Não deu tempo pra te contar, mas fora aquele inventário astrológico, que chegaste a acompanhar bem no início da pesquisa, realizei também um outro estudo. Chama-se A obra em branco: biografia de um personagem. Ainda não publiquei. Quem sabe alinhas os astros pra acontecer? O ensaio tem a ver com a biografia do humano de que falavas. Lendo tua produção ficcional na ordem cronológica em que escreveste, começando com Limite branco e seguindo por cada livro até os últimos contos, percebi que havia ali uma “história secreta”. Como fala o Borges e como o pentimento das pinturas, aquela palavra labiríntica sempre na cabeça do jornalista de Dulce Veiga. Não sei se foi a tua intenção. Vi claramente essa narrativa subliminar que dá unidade à obra inteira: a biografia de um personagem que vai evoluindo em uma linha de tempo, na formação de si mesmo, de sua consciência e de sua vocação literária. Através dele desenha-se um panorama do humano de quase quatro décadas e que tem como pano de fundo a história do nosso país. Uma história contada por dentro, pelo avesso, pelas emoções. Caio, que gênio! Nos deste mais este presente: uma história que costura todas as histórias.
No jardim onde achei isso há muita coisa para descobrir, revolver, garimpar, pérolas para colher. Sim, tem um bocado de gente revirando a terra, pesquisando para mestrados e doutorados, coisa e tal.

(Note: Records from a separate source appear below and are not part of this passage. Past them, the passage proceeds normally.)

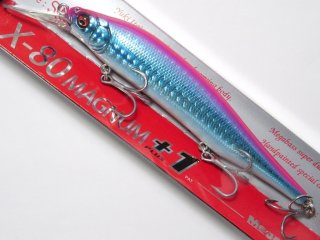 メガバス X-80マグナム＋1：GG GRIKIN OB【ネコポス配送可】の通販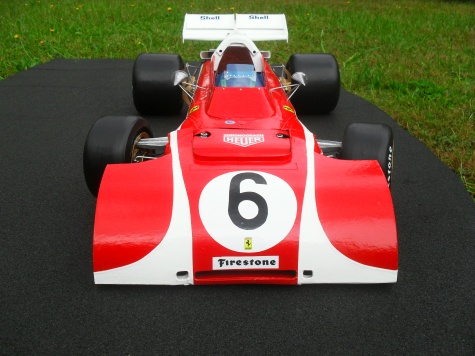 Ferrari 312 B2 vers.B Jižní Afrika 1972 Ferrari 312 B2 vers.B Jižní Afrika 1972
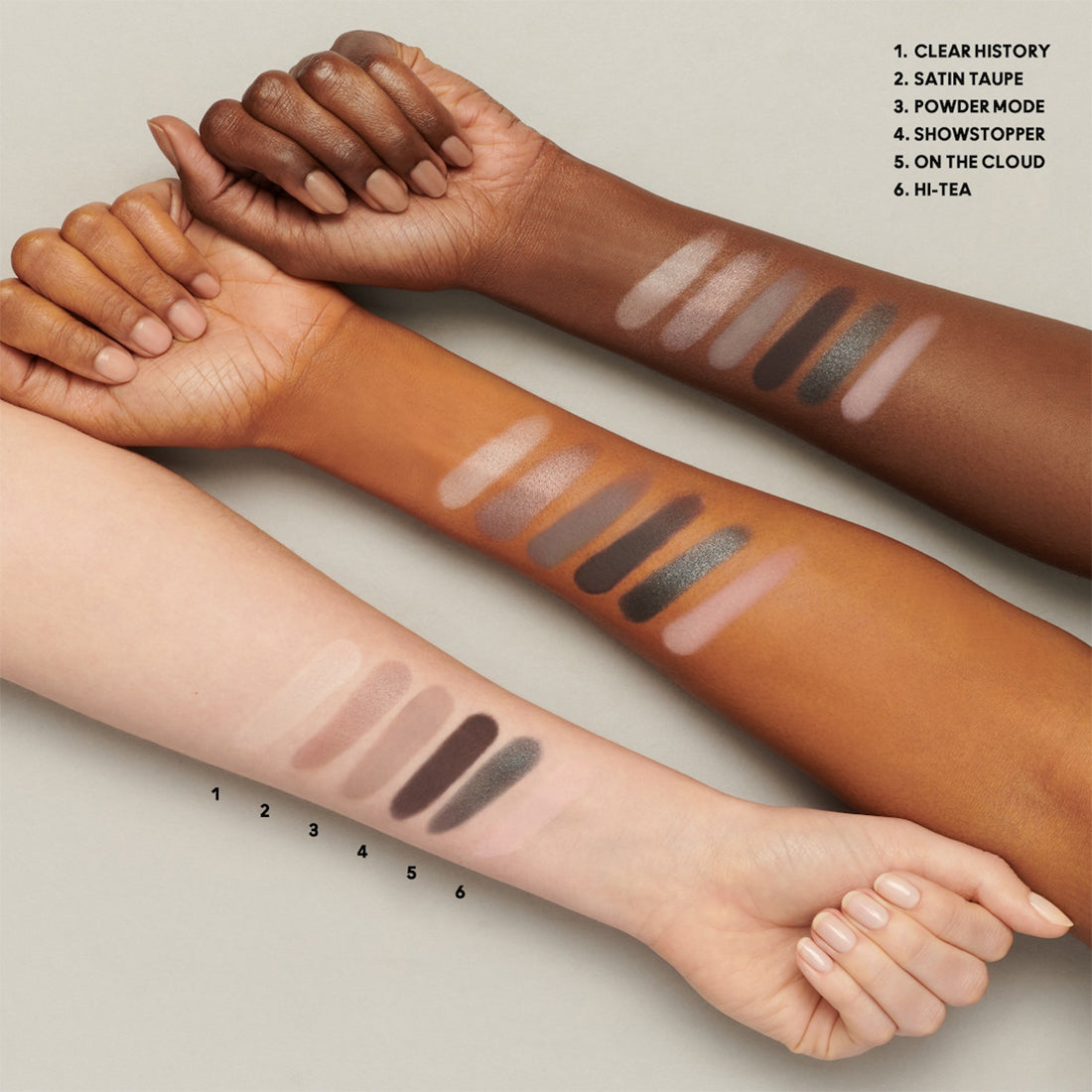 Connect In Color Eye Shadow Palette Palette Ombretti Encrypted Kryptonic_MACST2L_MAC-2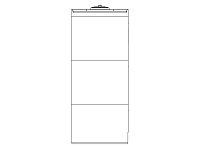 Snyder Vertical Chemical Storage Tank - 300 Gallon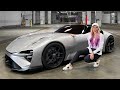 The Lexus LFA Successor World S First Look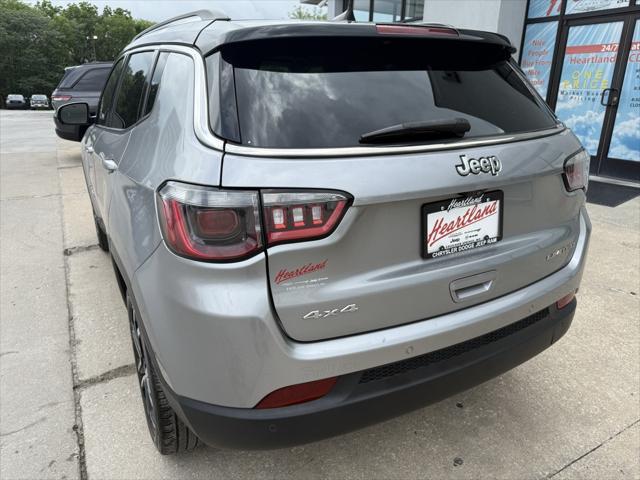 used 2022 Jeep Compass car, priced at $23,988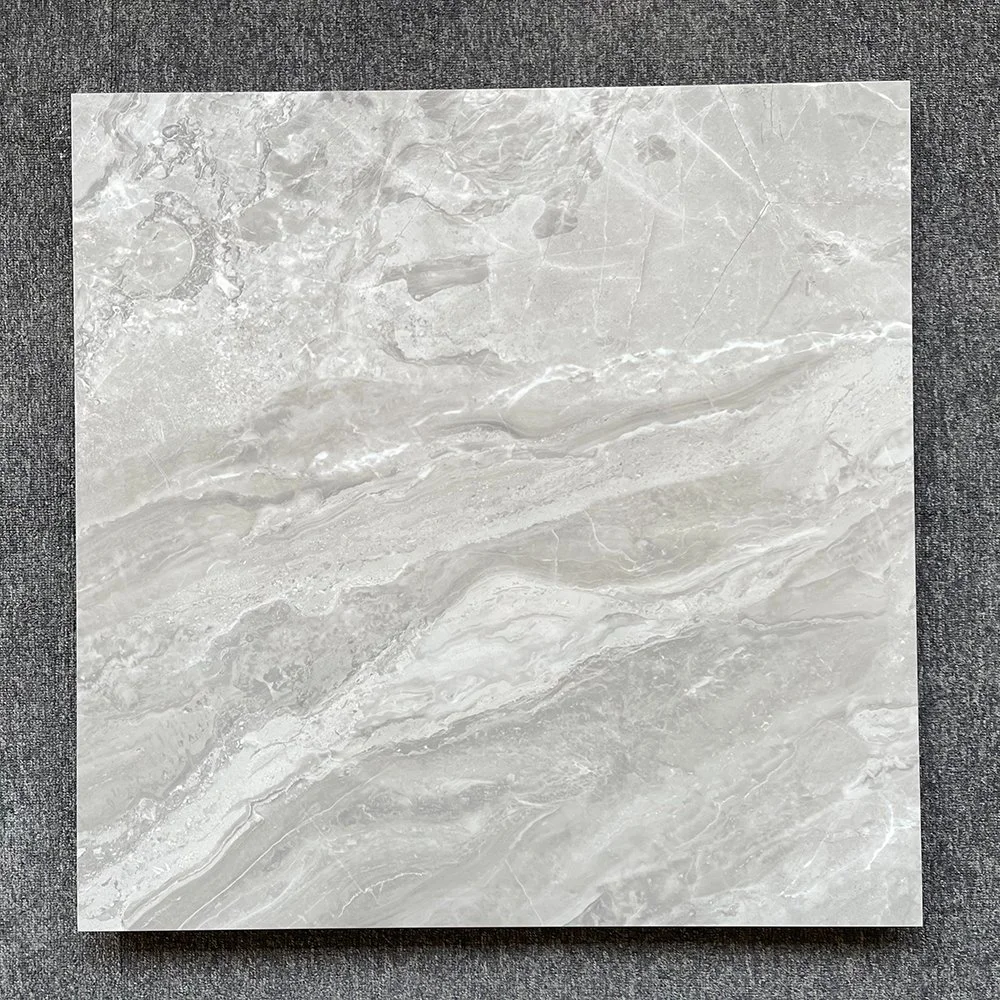Foshan Ceramic Tile 800X800 Living Room Bedroom Full Glazed Floor Tile Modern Simple Tile 80X80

Mas tenho certeza de que há muito mais ainda para encontrar na autorrevelação que proporcionas na experiência da leitura, no prazer do texto. Te ler é se ler. Força que nunca seca, teu jardim continua renascendo e frutificando, faz florescer girassóis e ilumina a vida gritando nos cantos da gente.
Ouço tua voz agora, acaricio leve os pelos escuros e macios no dorso da tua mão branca. O disco arranhado trancou de novo. Nada além...

beijo da tua bruxinha,
Amanda C.


Amanda Costa é astróloga, terapeuta floral, escritora e professora, com Doutorado em Literatura Brasileira. Começou seus estudos de Astrologia como autodidata no início dos anos 1970 e entre 1978 e 1981 foi aluna da astróloga alemã Emma de Mascheville. É autora dos livros 360 Graus: Inventário astrológico de Caio Fernando Abreu e de Astrologia: o cosmos e você, que recebeu o Prêmio Açorianos de Literatura da Secretaria Municipal de Cultura de Porto Alegre.